> **TASK TO CARRY OUT**: Nothing but the lines below between the line holding "(2830), PEI Postcards" and the line holding "Polska Telefonia Komórkowa", inclusive, should appear in the answer, each set down exactly.

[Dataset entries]
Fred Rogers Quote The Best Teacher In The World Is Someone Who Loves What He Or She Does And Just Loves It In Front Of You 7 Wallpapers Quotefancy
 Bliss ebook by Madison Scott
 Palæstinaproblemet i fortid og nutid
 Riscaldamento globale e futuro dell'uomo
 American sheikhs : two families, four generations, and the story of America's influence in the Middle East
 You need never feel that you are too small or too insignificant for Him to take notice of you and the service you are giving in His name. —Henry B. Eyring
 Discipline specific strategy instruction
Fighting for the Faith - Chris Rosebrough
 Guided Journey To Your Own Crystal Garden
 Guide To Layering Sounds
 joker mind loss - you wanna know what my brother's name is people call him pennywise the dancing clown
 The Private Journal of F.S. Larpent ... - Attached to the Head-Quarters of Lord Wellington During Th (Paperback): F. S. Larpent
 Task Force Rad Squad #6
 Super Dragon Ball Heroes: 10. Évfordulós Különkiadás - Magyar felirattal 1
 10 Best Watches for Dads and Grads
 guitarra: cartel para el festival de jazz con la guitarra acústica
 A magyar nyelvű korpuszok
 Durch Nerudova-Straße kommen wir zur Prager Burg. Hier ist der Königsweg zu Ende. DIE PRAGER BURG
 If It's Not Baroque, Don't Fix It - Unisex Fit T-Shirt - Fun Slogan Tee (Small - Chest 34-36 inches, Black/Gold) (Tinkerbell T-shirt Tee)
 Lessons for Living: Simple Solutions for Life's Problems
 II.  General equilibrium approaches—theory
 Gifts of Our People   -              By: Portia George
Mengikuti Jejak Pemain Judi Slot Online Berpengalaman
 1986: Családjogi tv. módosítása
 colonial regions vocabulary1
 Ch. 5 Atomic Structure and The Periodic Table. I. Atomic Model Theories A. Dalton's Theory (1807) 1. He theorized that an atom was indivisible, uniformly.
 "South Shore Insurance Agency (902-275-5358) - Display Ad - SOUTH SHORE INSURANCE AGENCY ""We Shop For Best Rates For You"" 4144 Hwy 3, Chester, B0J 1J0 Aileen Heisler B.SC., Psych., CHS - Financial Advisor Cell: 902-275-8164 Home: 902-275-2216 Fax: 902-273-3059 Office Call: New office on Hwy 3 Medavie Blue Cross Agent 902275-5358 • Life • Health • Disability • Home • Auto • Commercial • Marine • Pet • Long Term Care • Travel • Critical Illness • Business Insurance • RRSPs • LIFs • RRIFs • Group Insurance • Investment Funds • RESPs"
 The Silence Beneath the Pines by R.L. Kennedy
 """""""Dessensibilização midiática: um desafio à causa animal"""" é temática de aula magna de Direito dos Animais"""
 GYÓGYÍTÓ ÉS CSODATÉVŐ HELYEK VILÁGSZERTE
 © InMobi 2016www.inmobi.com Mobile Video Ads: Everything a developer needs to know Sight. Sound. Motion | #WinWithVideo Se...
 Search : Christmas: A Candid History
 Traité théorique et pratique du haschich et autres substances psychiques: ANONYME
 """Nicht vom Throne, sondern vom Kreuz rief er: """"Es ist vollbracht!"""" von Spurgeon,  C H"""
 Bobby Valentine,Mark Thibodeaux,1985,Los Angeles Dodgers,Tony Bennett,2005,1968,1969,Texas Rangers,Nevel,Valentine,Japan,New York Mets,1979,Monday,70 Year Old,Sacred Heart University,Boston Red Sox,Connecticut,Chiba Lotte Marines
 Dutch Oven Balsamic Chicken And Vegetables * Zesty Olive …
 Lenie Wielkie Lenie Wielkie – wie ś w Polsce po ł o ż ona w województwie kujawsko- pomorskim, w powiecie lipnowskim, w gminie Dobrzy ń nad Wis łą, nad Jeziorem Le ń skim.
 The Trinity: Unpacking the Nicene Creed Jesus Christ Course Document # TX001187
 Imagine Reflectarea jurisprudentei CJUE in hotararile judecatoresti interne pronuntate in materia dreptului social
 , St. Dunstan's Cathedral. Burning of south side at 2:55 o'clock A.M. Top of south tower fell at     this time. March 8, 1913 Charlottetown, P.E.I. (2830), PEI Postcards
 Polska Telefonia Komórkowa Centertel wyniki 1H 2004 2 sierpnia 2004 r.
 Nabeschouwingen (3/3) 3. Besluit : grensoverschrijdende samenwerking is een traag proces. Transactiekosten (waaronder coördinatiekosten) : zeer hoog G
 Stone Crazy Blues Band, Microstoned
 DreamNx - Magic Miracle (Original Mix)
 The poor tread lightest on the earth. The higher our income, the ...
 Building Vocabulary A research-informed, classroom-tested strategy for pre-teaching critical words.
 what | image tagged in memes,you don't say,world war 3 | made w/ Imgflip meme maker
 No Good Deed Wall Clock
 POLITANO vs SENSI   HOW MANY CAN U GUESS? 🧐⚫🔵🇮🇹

> **TASK SOLUTION**:
 , St. Dunstan's Cathedral. Burning of south side at 2:55 o'clock A.M. Top of south tower fell at     this time. March 8, 1913 Charlottetown, P.E.I. (2830), PEI Postcards
 Polska Telefonia Komórkowa Centertel wyniki 1H 2004 2 sierpnia 2004 r.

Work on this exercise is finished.